> [文本段落]:
1 按照日期(天)分片:
從開始日期算起,按照天數來分片 例如,從2017-11-01,每10天一個分片且可以指定結束日期
注意事項:需要提前將分片規划好,建好,否則有可能日期超出實際配置分片數
1.1 修改配置文件
#修改rule.xml 添加按日期分片的的分配規則
vi rule.xml
<function name="sharding-by-date" class="org.opencloudb.route.function.PartitionByDate">
<property name="dateFormat">yyyy-MM-dd</property> <!--日期格式-->
<property name="sBeginDate">2017-11-01</property> <!--開始日期-->
<property name="sPartionDay">10</property> <!--每分片天數-->
</function>
<tableRule name="sharding-by-date">
<rule> <columns>create_date</columns>
<algorithm>sharding-by-date</algorithm>
</rule>
</tableRule>
#修改schema.xml 添加邏輯表
vi schema.xml
<table name="mycatbydate" primaryKey="ID" dataNode="dn1,dn2,dn3" rule="sharding-by-date"/>
#重新加載配置文件
[root@localhost conf]# mysql -h 192.168.2.130 -P9066 -utest -ptest
Warning: Using a password on the command line interface can be insecure.
Welcome to the MySQL monitor. Commands end with ; or \g.
Your MySQL connection id is 20
Server version: 5.5.8-mycat-1.5.1-RELEASE-20161130213509 MyCat Server (monitor)
Copyright (c) 2000, 2017, Oracle and/or its affiliates. All rights reserved.
Oracle is a registered trademark of Oracle Corporation and/or its
affiliates. Other names may be trademarks of their respective
owners.
Type 'help;' or '\h' for help. Type '\c' to clear the current input statement.
mysql>
mysql>
mysql> reload @@config;
Query OK, 1 row affected (0.08 sec)

> [題目要求]:
在上面這段按日期分片的說明中,rule.xml 設定的每個分片包含多少天?

收錄條目
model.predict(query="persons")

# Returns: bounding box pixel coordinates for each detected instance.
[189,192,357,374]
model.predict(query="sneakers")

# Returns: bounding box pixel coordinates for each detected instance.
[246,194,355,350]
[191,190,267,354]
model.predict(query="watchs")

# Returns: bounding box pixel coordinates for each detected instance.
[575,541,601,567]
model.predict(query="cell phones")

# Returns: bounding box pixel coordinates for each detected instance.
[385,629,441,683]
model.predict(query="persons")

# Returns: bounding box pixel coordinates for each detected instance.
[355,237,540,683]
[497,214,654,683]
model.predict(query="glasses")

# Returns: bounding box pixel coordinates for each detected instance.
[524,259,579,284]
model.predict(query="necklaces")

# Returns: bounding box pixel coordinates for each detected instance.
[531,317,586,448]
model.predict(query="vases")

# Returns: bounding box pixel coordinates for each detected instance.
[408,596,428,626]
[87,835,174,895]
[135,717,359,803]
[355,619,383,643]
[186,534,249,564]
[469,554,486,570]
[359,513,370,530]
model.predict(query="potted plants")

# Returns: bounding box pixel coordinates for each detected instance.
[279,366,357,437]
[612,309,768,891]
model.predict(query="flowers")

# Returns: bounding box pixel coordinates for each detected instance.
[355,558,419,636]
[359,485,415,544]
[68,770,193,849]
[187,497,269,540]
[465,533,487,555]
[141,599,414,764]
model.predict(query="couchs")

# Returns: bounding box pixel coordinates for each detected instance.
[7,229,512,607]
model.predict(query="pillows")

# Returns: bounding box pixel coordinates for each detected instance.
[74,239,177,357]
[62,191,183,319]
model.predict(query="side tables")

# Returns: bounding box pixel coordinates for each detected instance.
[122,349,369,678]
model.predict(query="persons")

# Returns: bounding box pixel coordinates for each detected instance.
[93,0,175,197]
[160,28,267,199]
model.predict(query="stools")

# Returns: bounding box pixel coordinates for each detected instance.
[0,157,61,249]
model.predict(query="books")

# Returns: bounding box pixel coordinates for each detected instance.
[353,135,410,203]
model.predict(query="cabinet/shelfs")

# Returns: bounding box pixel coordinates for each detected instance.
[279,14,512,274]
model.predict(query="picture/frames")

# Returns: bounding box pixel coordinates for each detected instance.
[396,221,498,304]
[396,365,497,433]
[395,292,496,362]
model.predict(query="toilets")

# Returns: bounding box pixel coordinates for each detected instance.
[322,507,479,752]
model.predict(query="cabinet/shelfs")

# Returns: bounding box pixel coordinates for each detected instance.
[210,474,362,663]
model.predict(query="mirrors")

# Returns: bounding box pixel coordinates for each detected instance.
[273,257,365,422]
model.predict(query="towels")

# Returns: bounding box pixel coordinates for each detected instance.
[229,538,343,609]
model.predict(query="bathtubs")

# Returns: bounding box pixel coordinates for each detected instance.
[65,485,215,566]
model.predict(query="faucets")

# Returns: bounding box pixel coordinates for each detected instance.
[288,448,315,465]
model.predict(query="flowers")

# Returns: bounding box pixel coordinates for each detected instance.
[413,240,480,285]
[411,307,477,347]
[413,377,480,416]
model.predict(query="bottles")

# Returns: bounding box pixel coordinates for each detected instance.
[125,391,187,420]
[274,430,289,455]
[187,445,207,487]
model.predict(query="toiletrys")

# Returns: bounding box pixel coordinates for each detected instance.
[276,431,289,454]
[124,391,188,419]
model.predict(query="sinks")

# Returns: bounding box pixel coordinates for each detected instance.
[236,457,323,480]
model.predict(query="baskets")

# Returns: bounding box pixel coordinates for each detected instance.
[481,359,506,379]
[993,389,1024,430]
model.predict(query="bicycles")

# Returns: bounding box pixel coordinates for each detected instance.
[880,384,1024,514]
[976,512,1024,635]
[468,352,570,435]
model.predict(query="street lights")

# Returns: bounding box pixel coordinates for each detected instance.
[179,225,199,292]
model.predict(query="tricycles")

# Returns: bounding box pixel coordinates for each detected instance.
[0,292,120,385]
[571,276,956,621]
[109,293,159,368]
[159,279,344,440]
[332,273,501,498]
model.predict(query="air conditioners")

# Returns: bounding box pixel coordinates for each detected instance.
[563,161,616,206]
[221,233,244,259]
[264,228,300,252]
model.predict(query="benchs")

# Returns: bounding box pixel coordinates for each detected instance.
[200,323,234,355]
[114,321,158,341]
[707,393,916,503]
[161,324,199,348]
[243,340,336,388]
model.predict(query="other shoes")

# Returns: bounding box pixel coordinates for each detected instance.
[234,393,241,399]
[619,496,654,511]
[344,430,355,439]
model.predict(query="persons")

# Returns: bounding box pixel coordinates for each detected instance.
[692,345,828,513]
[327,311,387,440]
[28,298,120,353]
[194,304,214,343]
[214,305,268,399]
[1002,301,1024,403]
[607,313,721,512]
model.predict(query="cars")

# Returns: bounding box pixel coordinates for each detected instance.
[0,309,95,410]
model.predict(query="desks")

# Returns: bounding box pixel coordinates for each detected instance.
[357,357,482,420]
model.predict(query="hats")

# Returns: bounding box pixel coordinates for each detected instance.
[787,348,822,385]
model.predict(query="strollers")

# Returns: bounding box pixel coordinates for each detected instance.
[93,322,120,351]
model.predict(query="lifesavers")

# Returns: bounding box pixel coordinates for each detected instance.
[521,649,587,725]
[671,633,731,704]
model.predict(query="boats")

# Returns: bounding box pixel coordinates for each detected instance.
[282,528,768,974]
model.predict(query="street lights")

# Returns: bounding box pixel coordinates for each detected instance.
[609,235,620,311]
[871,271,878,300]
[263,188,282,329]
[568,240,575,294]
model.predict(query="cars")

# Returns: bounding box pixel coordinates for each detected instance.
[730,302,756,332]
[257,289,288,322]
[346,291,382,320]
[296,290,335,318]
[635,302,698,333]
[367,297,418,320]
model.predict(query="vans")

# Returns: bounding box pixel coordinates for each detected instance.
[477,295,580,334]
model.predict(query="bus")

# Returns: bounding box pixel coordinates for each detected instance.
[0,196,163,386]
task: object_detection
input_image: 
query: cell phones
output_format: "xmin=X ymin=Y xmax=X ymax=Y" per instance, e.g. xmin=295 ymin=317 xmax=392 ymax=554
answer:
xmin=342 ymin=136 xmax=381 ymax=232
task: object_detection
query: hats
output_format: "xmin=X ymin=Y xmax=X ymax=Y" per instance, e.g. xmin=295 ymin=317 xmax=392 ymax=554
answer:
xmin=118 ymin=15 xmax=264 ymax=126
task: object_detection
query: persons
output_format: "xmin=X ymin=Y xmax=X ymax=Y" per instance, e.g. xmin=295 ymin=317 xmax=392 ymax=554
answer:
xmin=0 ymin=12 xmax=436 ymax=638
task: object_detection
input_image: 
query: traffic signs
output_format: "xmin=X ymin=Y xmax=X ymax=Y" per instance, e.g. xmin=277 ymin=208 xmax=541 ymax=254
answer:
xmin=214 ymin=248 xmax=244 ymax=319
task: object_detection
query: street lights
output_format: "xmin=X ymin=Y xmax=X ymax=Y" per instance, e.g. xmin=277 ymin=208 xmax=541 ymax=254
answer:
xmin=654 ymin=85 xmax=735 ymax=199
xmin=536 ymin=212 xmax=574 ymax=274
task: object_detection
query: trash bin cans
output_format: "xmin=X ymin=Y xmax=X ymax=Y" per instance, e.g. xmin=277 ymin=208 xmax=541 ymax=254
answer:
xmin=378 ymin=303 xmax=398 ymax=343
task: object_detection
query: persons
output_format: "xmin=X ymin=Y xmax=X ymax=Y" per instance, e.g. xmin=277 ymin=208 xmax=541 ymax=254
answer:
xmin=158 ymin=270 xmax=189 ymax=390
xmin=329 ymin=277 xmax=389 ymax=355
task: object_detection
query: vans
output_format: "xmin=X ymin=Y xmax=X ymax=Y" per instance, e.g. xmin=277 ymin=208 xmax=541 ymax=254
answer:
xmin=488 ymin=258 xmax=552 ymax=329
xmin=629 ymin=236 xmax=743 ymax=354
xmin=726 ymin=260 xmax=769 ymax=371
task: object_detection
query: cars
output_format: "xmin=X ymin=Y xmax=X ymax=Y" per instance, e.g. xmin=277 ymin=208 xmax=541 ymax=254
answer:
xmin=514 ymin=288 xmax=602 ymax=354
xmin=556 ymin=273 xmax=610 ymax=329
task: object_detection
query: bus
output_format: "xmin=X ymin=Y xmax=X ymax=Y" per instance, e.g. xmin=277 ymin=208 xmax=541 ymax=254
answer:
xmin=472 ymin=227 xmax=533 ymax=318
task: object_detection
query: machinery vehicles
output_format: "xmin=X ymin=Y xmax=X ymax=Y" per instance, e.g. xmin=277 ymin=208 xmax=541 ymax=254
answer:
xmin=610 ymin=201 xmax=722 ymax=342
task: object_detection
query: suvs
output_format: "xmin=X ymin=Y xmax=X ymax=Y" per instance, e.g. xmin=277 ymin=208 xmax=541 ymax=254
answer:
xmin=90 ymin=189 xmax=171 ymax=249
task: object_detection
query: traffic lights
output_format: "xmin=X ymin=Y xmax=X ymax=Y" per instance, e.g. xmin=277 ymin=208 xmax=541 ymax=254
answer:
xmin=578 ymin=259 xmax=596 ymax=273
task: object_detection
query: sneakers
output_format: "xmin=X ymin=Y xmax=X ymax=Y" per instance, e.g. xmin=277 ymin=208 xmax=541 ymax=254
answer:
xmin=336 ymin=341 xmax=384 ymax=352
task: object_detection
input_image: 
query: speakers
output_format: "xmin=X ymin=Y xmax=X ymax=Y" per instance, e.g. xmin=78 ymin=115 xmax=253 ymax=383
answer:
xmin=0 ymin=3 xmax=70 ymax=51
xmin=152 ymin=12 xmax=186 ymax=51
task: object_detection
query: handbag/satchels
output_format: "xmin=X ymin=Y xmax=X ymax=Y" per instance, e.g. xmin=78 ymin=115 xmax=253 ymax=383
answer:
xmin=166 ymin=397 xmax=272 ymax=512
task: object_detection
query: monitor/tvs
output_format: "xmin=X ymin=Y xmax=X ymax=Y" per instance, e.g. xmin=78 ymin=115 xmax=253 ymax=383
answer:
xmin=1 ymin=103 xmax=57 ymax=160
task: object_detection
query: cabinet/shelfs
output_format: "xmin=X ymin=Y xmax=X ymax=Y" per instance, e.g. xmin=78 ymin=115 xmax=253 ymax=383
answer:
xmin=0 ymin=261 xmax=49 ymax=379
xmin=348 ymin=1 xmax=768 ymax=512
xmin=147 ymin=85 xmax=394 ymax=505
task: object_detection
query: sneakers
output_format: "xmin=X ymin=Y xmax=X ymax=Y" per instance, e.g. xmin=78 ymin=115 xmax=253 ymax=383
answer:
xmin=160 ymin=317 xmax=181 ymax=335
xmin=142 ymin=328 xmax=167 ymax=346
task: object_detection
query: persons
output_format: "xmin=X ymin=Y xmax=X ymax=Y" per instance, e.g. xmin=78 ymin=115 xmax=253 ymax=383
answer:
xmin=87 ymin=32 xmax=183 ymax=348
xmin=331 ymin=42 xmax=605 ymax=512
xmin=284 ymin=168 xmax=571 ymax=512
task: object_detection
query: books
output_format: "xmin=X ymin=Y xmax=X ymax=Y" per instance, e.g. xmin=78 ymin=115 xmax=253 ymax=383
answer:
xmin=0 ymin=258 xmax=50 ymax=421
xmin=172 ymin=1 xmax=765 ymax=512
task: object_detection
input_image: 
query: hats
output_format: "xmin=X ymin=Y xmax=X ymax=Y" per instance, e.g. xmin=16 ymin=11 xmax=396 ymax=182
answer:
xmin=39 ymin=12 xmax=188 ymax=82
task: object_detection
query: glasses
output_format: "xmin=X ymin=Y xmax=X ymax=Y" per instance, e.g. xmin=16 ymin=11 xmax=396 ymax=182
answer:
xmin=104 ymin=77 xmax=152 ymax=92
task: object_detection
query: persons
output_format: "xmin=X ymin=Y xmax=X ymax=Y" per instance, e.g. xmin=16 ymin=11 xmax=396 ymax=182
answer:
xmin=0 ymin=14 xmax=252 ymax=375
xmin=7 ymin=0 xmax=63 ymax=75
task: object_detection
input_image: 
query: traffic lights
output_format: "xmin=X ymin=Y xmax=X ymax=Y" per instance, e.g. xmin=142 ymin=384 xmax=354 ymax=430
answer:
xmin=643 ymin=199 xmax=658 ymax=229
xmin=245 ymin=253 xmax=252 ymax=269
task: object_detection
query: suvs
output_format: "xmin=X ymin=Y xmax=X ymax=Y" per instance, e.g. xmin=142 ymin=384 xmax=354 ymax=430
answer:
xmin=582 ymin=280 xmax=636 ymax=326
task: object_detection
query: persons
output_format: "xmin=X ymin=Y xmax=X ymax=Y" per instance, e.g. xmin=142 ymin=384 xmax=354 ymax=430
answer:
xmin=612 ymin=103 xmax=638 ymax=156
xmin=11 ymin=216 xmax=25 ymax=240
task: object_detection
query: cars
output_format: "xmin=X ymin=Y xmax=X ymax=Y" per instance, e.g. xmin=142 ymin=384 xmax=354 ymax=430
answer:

> [作答]:
每個分片 10 天。